The project methodology revolves around deep learning model development, leveraging PyTorch for training. The workflow included:

  1. Data Preparation:
    • Loaded and normalized the dataset using a custom CAMELS_Dataset class.
    • Applied data augmentation techniques but found no significant improvement in accuracy.
  2. Model Selection and Training:
    • Developed a deep learning model using PyTorch for image-to-value regression.
    • Conducted extensive hyperparameter tuning to optimize model performance.
    • Evaluated the models based on both validation loss and a custom cost function to balance model size and accuracy.
  3. Multi-Map Training:
    • Experimented with training models on combinations of multiple maps, finding that including additional maps as channels yielded better results.

Network Architecture and Hyperparameter Tuning Figures:

Network Architecture Hyperparameter tuning flow chart

Results

The analysis revealed the potential of deep learning models in accurately predicting cosmological parameters from astrophysical datasets. Key findings include:

  • Effective Multi-Map Training: Adding multiple maps as channels enhances prediction accuracy.
  • Model Performance: Balanced between validation loss and custom cost functions.

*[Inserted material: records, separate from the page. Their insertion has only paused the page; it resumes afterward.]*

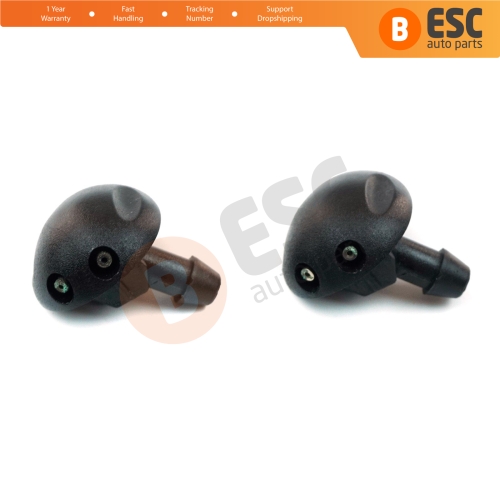 2 Pieces Front Windscreen Water Washer Nozzle Spray Jets 7700846456 for Renault Megane Scenic MK1 Dacia Logan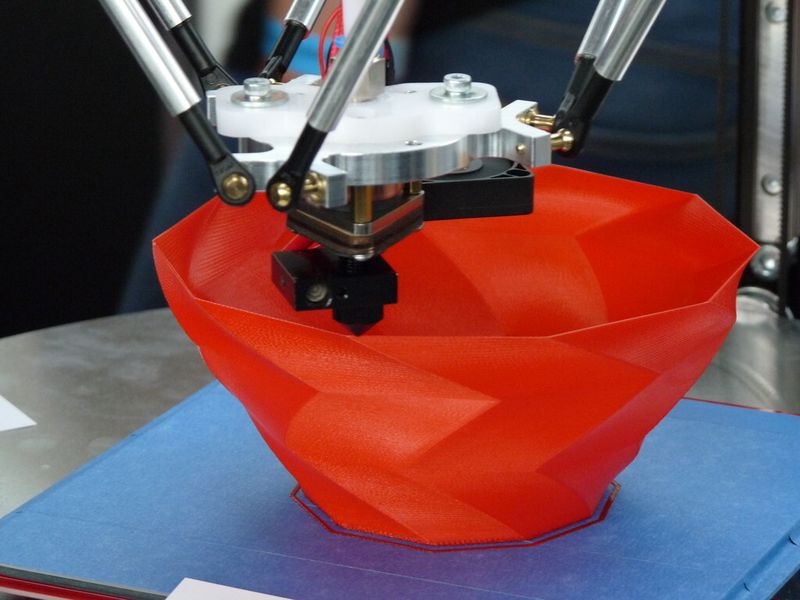 Der 3D-Drucker verwendet PLA, ABS und Nylon und alle anderen druckbaren Kunststoffe. (Bild: Michel)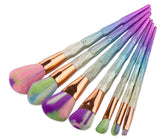 Luxe 7-Piece Diamond Makeup Brush Set – Foundation & Precision Tools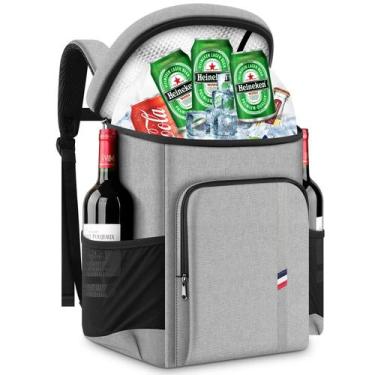 Imagem de Mochila Bolsa Térmica Cooler Grande para Cerveja e Refri 23L Gelo Prai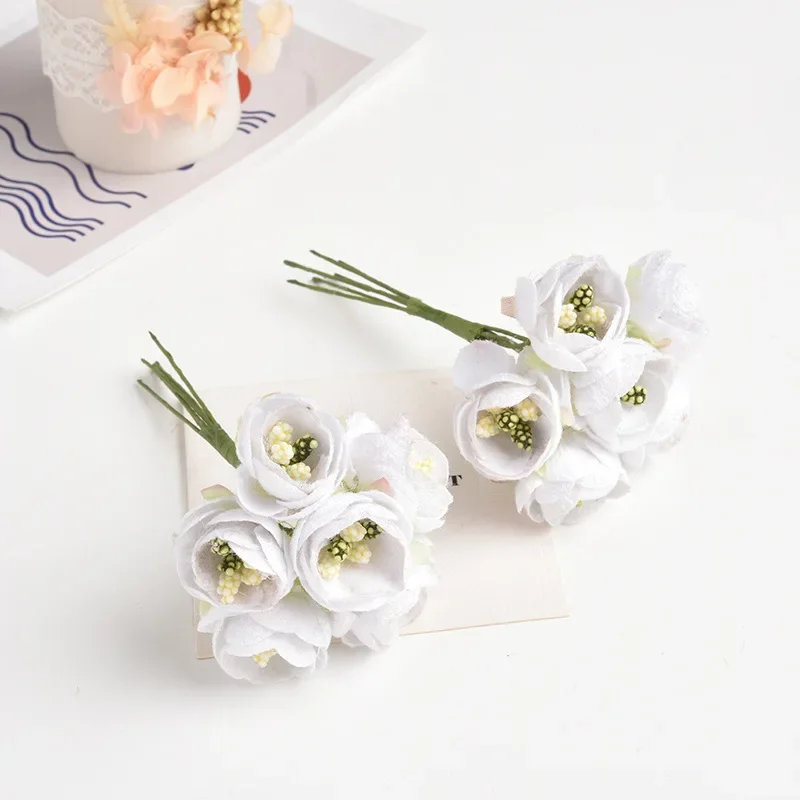 

Шелковые чайные розы, 12 шт.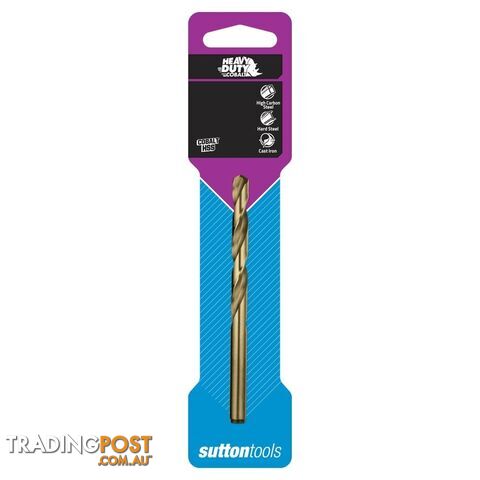 Drill D108 4.5mm Jobber HD DIN338 HSS-Co. S/Pt Carded Sutton Tools D1080450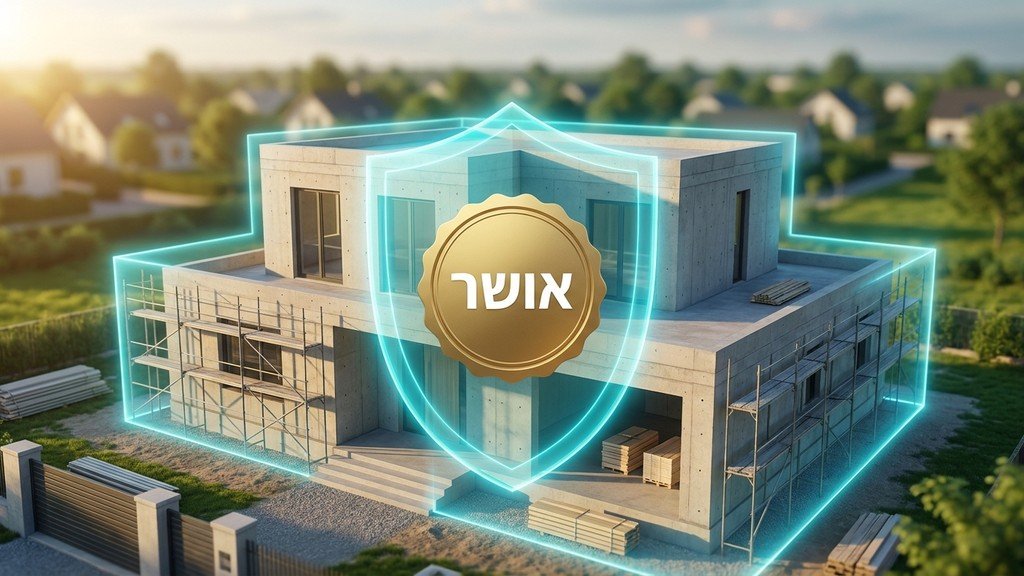 בית פרטי עם סמל של אישור חוקי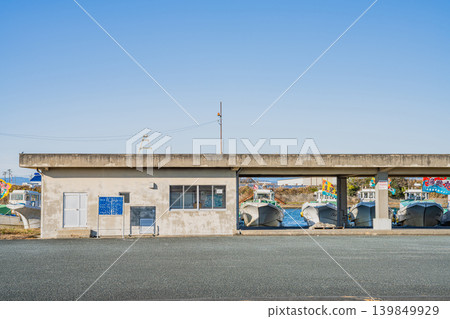 靜岡縣磐田市福田漁港一景 靜岡縣磐田市福田漁港一景 139849929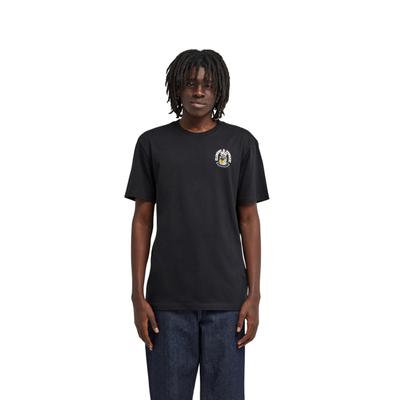 T-Shirt ELEMENT "Timber Flower Pot", Herren, Gr. S, schwarz (flint schwarz), Obermaterial: 100% Baumwolle., Shirts T-Shirt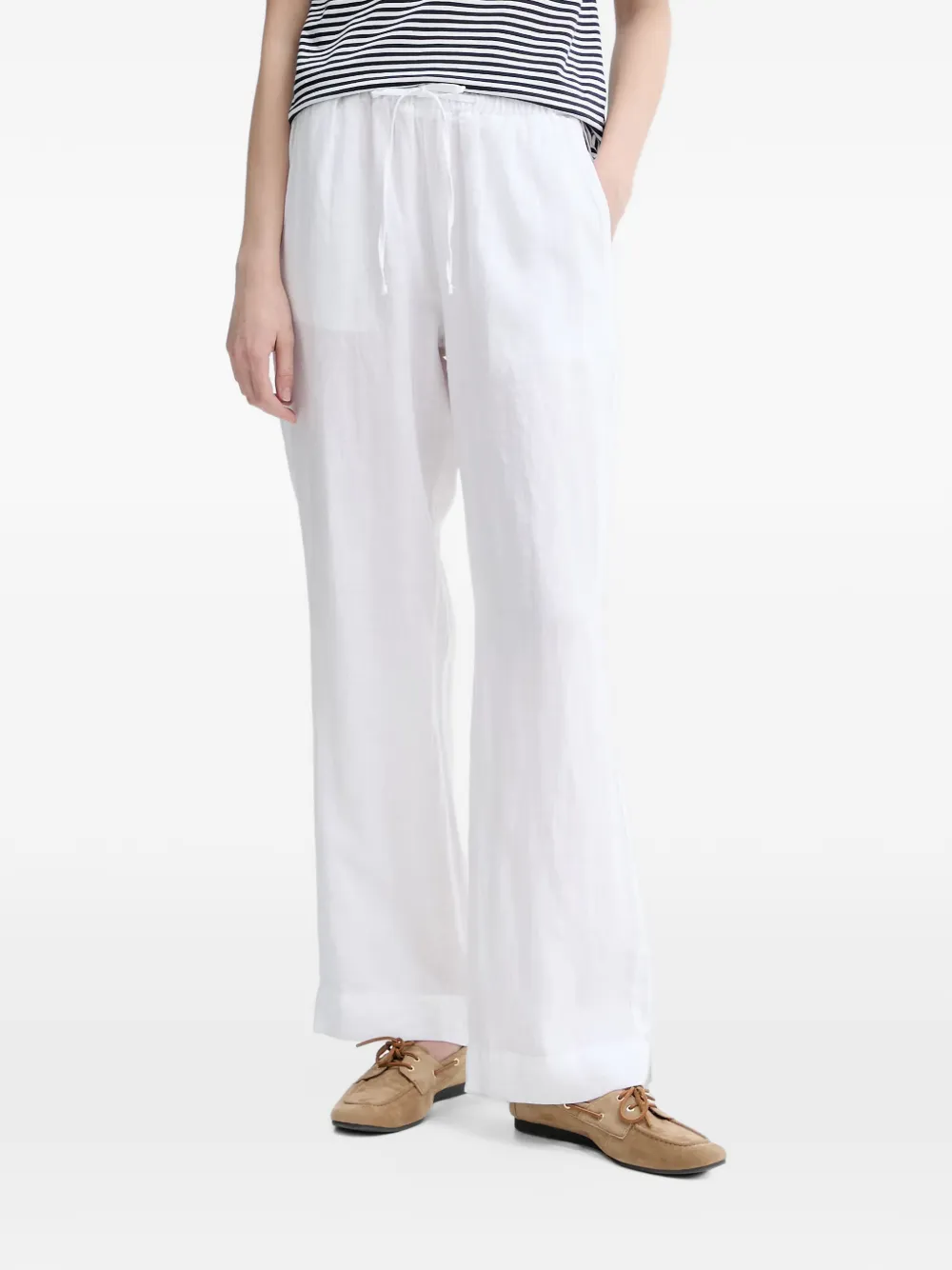 Marc O'Polo drawstring wide-leg trousers - Bianco
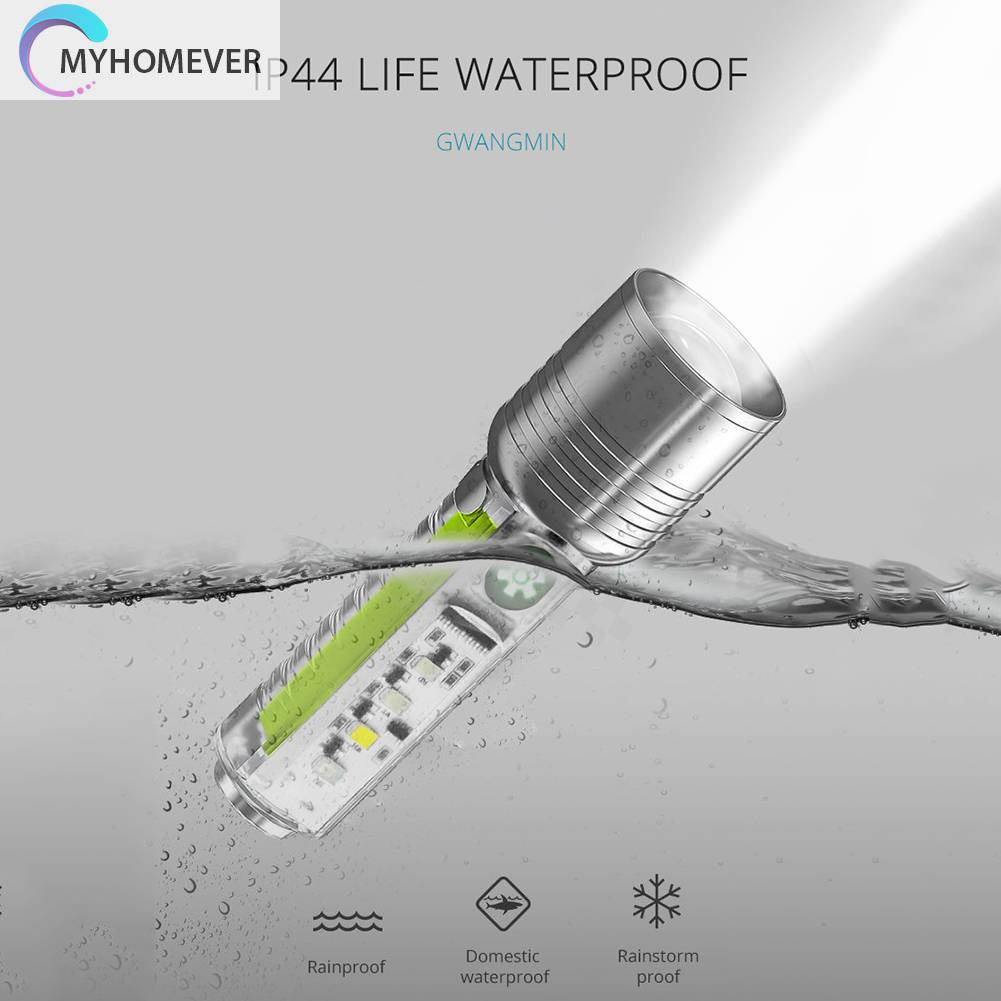 Đèn Pin XHP50 500mAh 800LM Sạc USB Type-C Chống Thấm Nước Tiện Dụng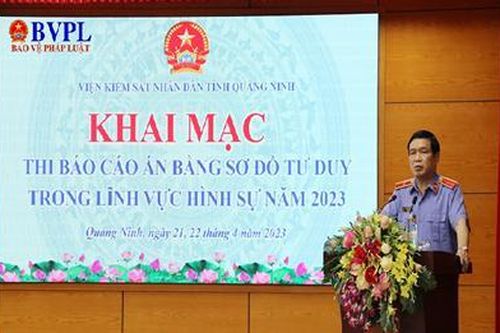 VKSND tỉnh Quảng Ninh: Thi vòng 2 báo cáo án bằng sơ đồ tư duy trong lĩnh vực hình sự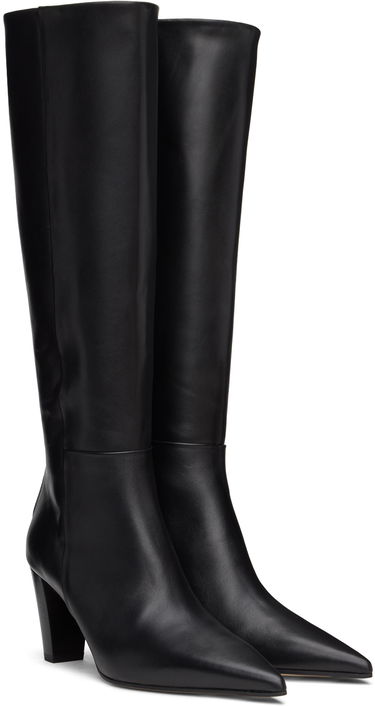 Облекло Aeyde Aeyde Cecilia Tall Boots Черно | A11-KB-PECP75BL83-FW24-800-001, 3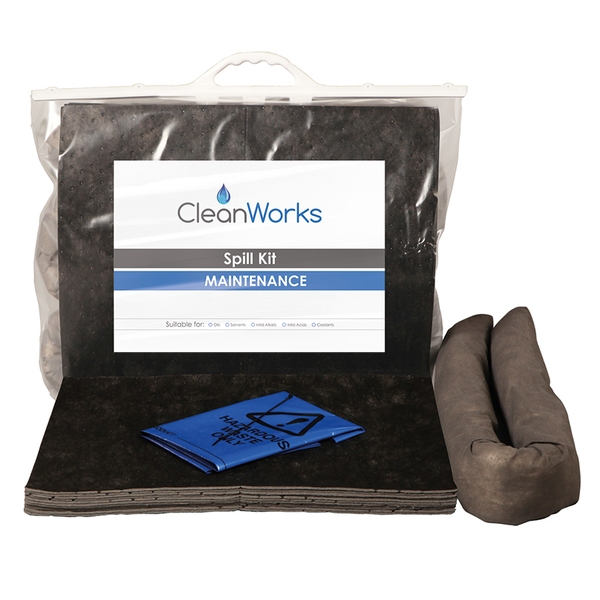 CleanWorks General-Purpose Absorbent Spill Kit Bag 15 Litre-product-054055 CleanWorks General-Purpose Absorbent Spill Kit Bag 15 Litre - Image 1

Example training graph for model Test loss for model trained on one map for other maps Difference between models trained on more images or more channels

Report Summary

The final report (Download PDF) provides a comprehensive analysis of the project, covering:

  • Introduction: Overview of objectives and problem statement.
  • Data: Detailed preprocessing steps and dataset exploration.
  • Methodology: In-depth discussion of the models and training process.
  • Results: Analysis of model performance and key findings.
  • Conclusion: Summary and future work recommendations.

Feedback

Feedback on Report:

  • Strengths:
    • Professionally formatted with clear figures, captions, and tables.
    • Justified model choice with a well-described training process.
    • Clear presentation of results.
  • Areas for Improvement:
    • Stronger connection with the underlying physics and parameters could enhance the report.
    • Inclusion of visualizations of the input data maps is recommended.

Feedback on Code

  • Strengths:
    • Reasonably well-formatted and easy-to-navigate notebooks.
    • Clear code with a good use of machine learning techniques.
  • Areas for Improvement:
    • More markdown or commenting to clarify the purpose of each code block would be beneficial.

Potential Extensions

Future work could explore:

  • Transfer Learning: Evaluating models trained on one field and tested on another.
  • Generative Modeling: Developing models to predict one field from another.